Agriculture plays a cardinal role in Nigeria’s economy contributing the greatest share to the nation’s gross domestic production (GDP). For instance, 2008 agriculture’s contribution to total real GDP was 42.07 percent with crop, livestock, forestry and fishery accounting for 37.52, 2.65, 1.37 and 0.53 percent, respectively (NBS, 2007; Central Bank of Nigeria (CBN), 2008). This is to say that the crop sub-sector contributed 89.2 percent of agriculture GDP. Furthermore, agriculture generates employment for over 70 percent of the total labour force, accounts for about 60 percent of the non-oil exports and, perhaps most important, provides over 80 percent of the food needs of the country (Adegboye, 2004; Onwuemenyi, 2008; CBN, 2008). Despite these indicators, Nigeria’s agricultural performance in recent times remains inadequate and indeed far less than its potentials. Food demand exceeds the supply thus leading to large importations of food, which further erodes the economies foreign exchange. The growing food import over the years gave rise to escalating foreign exchange expenditures, which could have been invested in other areas of the economy. The food import bill for Nigeria rose from N3.474 billion in 1990 to N 654 billion in 2007 where as it could only boast of agricultural export worth of N73.3 million (CBN, 2007); and this trend has not yet changed. At the heart of this inadequacy of the sector lies the foremost problem of low productivity, as will be clarified later in this introduction. Low productivity in the country over the last three years has been as a result of the economic recession in the country.
In some countries especially in Abeokuta, Ogun State, Nigeria, economic recession has been part of their experience and challenges which has affected most households in the state in various areas as well as production of food. Generally, a country experiencing recession is said to be experiencing a decline in economic activities which might affect citizens negatively due to slowdown in the economy. Economy recession is known to last for months. It includes drop in the following economic indicators: Real GDP, income, Employment, manufacturing and sales. When there is an economic recession, food production in the country changes in so many ways which might be a disadvantage or an advantage. The production of food can be seen in so many ways including farming and the processing of raw materials into consumable goods. Production process and cost changes as the economy changes and during economic recession where there is unemployment, increased cost in goods and services, low income which is not always enough for human expenditure, many citizens who cannot afford the purchase of food (Due to increment in the price), venture in food production (farming etc.) in order to fit and survive during the period of the economic recession. It is on the note of this that this study seeks to examine the impact of economic recession on households’ involvement in agricultural production in Abeokuta Ogun State, Nigeria.

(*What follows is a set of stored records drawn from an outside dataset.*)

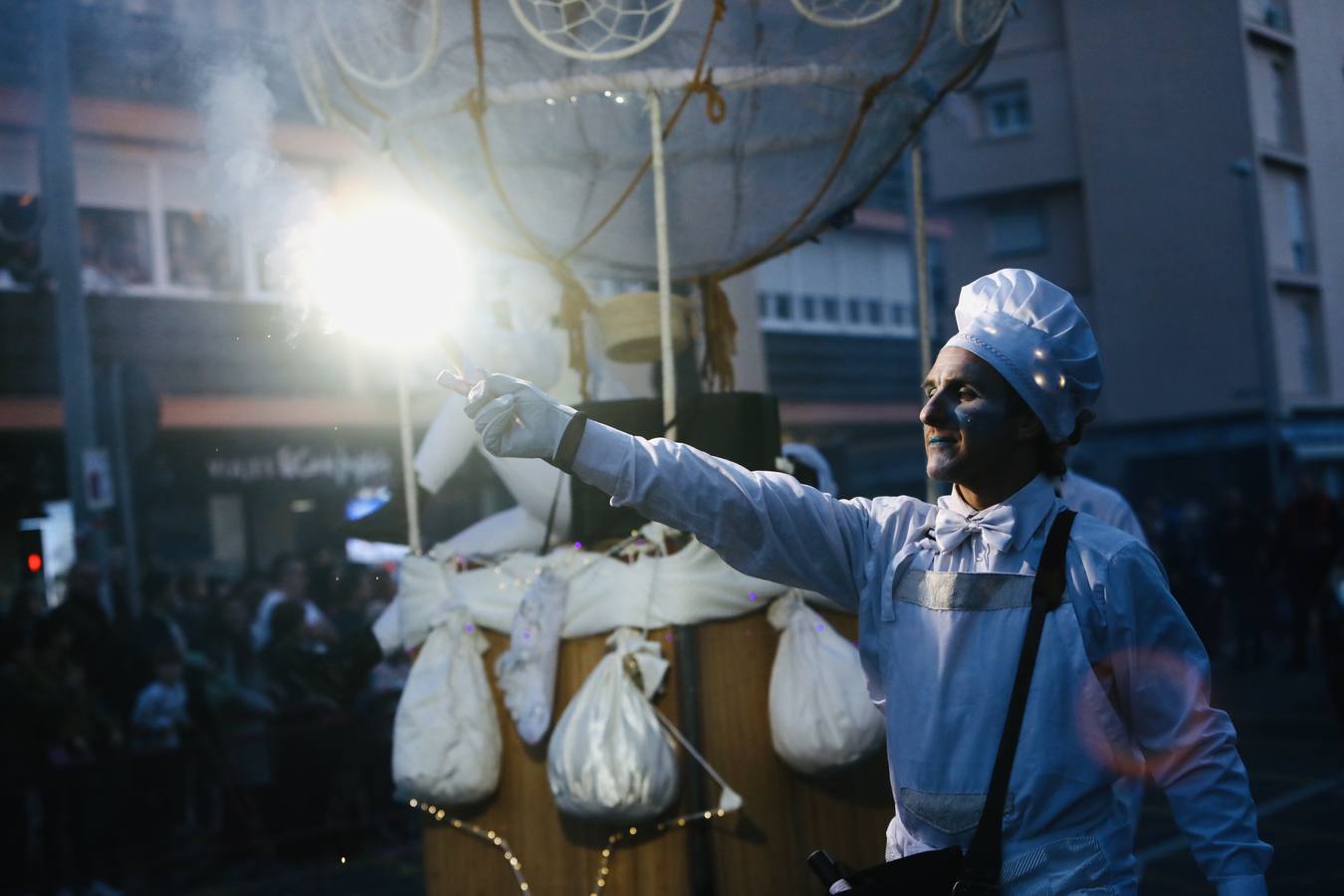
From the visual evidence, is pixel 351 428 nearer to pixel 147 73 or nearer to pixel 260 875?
pixel 147 73

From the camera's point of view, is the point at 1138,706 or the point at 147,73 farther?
the point at 147,73

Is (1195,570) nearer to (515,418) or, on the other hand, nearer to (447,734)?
(447,734)

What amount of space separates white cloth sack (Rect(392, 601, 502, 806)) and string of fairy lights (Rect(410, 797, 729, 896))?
127 mm

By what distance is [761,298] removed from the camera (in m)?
→ 23.9

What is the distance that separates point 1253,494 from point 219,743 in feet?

1.2 Statement of the Problem
Agriculture has been regarded as the mainstay of the Nigerian economy especially in the 1970’s. Agricultural sector is a sector with a potential for earning foreign exchange. This is a sector that Nigeria could boast of having a comparative advantage. Agricultural sector is very important in the third world countries, especially Nigeria. It provides food supply, employment and export earnings for the economy. It is believed that the agricultural sector is critical for both overall economic growth and the reduction of poverty. Nigeria is blessed with immense land resources that are still largely underutilized with liberal regulations in relation to foreign trade and the adoption of a structural programme that focused on the competitiveness of the sector. Agricultural sector stands a good chance in the international market to be competitive if the economy of the country is smooth.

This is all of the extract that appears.